■ OBJETIVO DO EXERCÍCIO ■
Liste todas as linhas do material abaixo que contêm a palavra "scene". Diferencie maiúsculas de minúsculas.

■ DADOS DE ENTRADA ■

%%

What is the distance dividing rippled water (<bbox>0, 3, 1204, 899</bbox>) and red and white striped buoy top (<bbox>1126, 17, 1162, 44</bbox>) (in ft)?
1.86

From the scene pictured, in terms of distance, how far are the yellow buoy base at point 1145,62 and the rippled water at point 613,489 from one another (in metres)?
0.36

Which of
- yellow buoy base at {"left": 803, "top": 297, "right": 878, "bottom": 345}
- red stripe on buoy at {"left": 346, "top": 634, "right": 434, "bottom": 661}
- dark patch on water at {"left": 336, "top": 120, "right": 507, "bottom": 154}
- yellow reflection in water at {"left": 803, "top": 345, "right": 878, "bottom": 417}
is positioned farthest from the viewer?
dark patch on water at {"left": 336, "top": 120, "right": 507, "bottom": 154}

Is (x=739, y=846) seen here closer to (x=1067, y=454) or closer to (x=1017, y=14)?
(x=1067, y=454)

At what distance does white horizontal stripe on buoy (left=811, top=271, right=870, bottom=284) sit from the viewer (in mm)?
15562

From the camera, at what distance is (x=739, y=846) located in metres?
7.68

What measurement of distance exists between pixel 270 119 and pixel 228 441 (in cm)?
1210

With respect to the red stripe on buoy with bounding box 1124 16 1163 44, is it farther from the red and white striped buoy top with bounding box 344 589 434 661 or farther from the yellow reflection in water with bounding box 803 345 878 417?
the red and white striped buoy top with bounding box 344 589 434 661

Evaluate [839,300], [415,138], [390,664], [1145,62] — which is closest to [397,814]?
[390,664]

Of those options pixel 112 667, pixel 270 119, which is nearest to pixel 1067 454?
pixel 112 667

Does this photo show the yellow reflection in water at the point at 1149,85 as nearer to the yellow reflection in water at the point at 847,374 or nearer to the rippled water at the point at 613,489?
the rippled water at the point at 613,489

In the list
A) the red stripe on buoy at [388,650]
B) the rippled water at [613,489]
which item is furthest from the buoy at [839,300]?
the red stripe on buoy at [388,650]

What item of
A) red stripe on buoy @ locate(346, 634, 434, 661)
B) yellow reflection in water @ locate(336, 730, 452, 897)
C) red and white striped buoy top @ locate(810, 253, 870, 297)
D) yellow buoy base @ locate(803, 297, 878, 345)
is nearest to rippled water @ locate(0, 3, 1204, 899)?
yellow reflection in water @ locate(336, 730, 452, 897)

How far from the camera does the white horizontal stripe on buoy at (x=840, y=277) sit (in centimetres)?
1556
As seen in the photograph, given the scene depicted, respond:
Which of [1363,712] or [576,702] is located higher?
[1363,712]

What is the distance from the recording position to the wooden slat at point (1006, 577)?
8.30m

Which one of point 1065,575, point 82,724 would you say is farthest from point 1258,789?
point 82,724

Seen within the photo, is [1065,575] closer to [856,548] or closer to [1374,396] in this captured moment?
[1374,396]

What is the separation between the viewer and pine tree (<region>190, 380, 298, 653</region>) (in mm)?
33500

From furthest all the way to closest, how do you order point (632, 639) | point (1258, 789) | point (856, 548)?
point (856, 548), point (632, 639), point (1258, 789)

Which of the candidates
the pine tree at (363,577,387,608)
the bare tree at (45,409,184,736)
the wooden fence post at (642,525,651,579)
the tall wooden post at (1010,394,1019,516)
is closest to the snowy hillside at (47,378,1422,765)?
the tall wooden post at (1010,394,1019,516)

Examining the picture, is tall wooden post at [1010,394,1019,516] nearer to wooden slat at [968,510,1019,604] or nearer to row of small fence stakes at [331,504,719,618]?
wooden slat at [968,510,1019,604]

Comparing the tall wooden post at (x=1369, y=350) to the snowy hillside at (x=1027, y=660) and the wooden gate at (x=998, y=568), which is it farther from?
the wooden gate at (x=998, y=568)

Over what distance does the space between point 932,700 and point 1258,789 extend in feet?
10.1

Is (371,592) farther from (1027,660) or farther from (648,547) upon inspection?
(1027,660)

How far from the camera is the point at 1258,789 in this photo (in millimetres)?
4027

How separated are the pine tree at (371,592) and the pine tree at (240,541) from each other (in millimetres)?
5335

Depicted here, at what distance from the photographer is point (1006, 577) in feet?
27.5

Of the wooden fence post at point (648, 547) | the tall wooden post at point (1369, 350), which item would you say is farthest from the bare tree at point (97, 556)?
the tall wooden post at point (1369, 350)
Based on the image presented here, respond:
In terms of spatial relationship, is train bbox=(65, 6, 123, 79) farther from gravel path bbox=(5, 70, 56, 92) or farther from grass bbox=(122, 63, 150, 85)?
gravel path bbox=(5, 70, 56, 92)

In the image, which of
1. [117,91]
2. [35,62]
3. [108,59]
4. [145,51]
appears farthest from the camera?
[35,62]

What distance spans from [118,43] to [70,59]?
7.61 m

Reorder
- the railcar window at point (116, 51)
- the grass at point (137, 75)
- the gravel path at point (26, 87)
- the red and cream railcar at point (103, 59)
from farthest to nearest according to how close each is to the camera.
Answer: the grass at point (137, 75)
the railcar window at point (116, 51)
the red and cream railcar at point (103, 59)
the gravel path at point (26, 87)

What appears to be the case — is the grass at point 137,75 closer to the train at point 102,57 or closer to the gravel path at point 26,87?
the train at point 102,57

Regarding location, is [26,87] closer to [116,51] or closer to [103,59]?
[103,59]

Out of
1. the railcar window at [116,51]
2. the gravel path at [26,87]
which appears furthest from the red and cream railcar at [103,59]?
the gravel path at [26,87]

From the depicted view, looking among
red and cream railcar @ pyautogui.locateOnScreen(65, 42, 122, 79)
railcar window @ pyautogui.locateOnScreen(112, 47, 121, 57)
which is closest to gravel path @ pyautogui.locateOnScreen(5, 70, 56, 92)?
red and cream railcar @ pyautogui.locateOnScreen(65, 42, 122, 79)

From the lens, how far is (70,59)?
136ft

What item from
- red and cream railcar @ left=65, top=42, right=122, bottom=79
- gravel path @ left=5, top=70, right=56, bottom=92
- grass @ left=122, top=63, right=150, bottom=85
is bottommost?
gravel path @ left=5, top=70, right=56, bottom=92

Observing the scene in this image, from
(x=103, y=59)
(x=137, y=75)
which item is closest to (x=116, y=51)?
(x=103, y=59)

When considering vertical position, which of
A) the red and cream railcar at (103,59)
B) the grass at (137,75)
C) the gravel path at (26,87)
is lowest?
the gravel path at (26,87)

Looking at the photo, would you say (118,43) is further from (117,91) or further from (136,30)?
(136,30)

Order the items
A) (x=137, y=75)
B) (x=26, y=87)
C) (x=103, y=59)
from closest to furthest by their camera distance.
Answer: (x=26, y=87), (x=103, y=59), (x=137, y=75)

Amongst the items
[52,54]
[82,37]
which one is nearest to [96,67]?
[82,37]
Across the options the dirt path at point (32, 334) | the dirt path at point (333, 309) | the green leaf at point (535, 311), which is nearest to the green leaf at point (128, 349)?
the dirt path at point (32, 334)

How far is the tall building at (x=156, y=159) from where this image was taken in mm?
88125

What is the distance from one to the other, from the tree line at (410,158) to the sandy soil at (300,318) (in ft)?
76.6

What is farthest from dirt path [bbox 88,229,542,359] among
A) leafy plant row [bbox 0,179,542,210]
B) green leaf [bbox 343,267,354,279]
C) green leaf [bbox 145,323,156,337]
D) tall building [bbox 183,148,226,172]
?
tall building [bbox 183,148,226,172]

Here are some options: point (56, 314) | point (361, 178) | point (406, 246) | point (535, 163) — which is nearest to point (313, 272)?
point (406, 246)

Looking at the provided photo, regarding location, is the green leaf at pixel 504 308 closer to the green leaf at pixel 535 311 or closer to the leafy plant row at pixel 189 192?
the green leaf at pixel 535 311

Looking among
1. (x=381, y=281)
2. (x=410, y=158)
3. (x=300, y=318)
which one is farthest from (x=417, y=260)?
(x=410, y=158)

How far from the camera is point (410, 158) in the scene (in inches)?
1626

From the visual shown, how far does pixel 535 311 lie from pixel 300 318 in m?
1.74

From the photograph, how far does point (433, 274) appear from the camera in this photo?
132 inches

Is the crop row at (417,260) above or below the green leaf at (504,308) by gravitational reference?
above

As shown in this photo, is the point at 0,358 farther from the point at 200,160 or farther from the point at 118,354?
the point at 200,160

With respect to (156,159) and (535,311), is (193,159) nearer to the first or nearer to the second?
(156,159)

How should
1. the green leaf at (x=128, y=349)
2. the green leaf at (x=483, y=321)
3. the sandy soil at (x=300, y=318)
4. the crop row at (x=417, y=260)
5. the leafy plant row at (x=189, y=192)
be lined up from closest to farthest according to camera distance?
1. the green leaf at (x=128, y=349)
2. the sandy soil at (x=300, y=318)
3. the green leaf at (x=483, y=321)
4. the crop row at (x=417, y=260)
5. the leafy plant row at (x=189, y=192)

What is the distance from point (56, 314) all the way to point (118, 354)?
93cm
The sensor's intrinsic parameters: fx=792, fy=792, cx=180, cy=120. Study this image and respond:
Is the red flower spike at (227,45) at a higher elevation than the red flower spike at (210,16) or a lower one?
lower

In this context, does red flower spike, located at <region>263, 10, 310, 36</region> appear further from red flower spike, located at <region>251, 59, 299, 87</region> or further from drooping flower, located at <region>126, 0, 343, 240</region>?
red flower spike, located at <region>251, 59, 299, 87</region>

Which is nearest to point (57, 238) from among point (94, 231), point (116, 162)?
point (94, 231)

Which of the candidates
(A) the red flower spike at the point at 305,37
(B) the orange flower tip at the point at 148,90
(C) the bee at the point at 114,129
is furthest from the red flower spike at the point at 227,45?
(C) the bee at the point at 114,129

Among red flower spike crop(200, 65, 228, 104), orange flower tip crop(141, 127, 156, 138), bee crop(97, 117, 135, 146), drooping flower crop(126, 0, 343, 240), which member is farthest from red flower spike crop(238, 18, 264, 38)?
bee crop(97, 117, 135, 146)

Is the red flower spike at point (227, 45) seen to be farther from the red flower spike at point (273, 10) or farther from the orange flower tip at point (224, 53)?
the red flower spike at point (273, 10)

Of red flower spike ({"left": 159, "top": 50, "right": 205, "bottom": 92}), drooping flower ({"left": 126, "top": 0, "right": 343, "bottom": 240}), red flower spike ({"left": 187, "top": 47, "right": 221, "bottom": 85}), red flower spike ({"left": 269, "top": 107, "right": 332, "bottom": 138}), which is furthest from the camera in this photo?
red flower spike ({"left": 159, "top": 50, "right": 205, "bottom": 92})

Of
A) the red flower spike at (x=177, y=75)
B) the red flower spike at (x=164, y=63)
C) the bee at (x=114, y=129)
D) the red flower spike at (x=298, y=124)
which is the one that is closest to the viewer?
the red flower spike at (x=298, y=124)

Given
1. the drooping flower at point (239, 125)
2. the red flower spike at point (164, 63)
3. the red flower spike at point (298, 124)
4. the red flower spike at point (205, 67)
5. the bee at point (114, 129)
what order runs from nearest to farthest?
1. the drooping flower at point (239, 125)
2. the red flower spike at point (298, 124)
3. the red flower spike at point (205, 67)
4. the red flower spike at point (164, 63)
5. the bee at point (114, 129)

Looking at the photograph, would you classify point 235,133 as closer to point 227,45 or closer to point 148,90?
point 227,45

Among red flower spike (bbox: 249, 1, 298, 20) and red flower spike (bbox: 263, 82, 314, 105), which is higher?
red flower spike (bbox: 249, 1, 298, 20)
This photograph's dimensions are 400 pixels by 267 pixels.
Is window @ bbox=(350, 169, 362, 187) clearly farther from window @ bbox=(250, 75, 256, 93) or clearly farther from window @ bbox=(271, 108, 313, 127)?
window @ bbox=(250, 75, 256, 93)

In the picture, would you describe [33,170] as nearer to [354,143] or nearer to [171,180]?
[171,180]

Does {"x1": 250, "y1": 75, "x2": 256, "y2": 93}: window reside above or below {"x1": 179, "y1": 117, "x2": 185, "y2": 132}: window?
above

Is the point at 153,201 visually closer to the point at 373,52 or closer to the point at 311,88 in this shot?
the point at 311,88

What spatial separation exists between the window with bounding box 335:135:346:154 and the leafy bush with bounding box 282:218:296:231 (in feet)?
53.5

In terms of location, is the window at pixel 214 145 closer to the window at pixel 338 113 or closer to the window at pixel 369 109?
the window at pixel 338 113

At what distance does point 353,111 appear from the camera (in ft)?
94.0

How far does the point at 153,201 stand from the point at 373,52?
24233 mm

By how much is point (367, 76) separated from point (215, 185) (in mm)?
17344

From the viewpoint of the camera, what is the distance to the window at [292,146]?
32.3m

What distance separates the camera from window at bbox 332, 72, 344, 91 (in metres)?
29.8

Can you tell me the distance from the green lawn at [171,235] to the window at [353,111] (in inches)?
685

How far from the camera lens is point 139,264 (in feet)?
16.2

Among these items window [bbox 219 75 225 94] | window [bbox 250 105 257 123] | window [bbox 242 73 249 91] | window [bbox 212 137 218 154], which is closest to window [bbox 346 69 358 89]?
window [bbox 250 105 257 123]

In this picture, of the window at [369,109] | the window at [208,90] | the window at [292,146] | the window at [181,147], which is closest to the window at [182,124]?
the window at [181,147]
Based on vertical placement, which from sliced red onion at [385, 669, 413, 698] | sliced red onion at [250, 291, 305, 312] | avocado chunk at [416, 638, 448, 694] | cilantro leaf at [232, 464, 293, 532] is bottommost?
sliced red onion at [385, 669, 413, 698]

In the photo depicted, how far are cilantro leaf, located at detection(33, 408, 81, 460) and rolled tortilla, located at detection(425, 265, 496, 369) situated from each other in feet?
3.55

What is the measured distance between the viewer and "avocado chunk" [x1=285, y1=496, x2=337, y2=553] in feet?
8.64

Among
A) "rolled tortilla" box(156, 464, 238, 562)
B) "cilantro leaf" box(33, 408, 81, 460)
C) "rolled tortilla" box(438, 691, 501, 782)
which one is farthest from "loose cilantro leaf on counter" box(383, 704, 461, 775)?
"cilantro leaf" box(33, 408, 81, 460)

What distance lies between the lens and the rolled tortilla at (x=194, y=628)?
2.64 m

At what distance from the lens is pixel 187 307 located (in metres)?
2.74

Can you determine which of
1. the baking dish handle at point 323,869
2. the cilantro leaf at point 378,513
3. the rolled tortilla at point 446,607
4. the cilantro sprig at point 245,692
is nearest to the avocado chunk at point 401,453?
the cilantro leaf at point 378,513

%%

■ SOLUÇÃO DA TAREFA ■
From the scene pictured, in terms of distance, how far are the yellow buoy base at point 1145,62 and the rippled water at point 613,489 from one another (in metres)?
As seen in the photograph, given the scene depicted, respond:
Observing the scene in this image, from
How far from the camera is point (410, 158) in the scene (in inches)?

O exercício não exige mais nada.